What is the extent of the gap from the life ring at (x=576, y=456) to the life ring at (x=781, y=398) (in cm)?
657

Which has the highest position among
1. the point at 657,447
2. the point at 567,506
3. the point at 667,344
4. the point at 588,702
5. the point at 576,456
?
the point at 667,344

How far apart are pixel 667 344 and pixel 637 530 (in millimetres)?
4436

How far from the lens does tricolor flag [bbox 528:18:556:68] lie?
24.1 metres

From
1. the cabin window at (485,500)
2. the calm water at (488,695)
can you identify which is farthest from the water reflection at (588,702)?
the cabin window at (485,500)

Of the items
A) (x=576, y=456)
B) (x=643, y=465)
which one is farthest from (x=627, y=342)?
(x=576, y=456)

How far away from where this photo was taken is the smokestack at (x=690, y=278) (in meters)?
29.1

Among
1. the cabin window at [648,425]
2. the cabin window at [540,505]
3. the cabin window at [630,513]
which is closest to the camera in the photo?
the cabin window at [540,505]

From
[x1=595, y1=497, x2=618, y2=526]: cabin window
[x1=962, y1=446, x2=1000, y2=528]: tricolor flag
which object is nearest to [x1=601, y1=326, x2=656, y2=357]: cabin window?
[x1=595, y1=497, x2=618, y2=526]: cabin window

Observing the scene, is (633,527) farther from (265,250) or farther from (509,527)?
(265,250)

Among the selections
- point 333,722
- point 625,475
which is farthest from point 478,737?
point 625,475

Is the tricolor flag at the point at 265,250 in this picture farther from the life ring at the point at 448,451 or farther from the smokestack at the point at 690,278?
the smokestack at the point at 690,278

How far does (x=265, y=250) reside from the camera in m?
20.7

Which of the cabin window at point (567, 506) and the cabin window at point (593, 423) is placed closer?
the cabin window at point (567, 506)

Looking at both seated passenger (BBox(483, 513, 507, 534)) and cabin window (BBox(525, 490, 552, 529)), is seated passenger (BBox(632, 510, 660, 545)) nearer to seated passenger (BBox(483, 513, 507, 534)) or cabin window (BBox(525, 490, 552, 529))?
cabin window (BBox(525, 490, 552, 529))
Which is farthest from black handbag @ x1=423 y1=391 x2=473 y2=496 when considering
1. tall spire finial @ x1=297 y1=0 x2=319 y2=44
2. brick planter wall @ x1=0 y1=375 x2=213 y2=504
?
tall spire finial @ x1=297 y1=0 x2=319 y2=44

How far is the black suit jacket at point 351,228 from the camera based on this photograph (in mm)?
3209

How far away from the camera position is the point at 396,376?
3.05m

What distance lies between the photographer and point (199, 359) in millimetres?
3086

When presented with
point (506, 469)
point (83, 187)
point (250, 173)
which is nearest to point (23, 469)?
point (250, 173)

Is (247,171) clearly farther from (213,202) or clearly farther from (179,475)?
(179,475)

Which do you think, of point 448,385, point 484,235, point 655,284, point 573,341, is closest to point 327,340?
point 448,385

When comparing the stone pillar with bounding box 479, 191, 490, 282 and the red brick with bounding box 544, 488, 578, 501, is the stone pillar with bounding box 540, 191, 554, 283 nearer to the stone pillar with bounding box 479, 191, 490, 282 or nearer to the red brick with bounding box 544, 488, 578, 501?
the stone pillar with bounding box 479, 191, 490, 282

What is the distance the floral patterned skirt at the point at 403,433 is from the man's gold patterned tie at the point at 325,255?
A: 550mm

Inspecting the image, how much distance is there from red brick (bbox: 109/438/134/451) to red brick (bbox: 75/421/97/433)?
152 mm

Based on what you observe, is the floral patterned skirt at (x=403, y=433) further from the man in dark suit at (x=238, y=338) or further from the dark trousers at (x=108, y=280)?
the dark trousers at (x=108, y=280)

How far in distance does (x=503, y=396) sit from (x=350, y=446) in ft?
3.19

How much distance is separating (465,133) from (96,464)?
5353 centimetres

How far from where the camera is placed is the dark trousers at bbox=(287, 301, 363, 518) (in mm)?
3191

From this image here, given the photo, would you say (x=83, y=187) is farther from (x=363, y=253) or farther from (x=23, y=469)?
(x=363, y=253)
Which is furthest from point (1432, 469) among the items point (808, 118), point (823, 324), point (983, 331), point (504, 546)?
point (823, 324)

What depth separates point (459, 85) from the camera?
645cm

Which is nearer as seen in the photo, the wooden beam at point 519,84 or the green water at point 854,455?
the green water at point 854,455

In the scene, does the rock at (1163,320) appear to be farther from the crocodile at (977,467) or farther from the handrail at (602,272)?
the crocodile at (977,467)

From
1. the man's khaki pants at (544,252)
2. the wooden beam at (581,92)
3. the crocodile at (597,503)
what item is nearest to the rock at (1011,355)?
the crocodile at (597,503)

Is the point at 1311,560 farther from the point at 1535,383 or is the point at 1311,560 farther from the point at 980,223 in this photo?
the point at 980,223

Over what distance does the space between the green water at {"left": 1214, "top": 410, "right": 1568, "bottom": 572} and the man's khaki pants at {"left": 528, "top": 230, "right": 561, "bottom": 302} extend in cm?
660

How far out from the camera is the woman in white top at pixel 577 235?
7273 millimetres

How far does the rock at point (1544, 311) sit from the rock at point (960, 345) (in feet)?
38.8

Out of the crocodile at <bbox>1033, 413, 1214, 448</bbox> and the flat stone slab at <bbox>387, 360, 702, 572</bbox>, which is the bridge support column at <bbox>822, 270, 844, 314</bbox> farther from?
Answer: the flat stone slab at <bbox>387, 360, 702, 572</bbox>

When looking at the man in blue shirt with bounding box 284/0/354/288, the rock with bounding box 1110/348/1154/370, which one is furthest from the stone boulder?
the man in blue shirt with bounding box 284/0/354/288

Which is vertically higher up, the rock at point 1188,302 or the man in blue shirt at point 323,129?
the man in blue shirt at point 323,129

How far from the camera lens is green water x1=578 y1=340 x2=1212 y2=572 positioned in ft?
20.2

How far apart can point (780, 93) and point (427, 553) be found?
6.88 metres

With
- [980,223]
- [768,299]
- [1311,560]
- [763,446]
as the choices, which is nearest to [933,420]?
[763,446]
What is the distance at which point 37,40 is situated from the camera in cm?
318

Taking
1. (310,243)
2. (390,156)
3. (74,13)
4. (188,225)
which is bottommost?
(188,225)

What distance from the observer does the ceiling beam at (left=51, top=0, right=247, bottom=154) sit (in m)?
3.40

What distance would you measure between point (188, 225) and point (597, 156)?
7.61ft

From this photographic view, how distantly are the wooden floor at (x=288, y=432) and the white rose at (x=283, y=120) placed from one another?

• Aim:
Pick out every line in the items above that contains the string "slab", and copy each one. Case counts.

• Exercise result:
Out of the crocodile at <bbox>1033, 413, 1214, 448</bbox> and the flat stone slab at <bbox>387, 360, 702, 572</bbox>, which is the bridge support column at <bbox>822, 270, 844, 314</bbox> farther from?
Answer: the flat stone slab at <bbox>387, 360, 702, 572</bbox>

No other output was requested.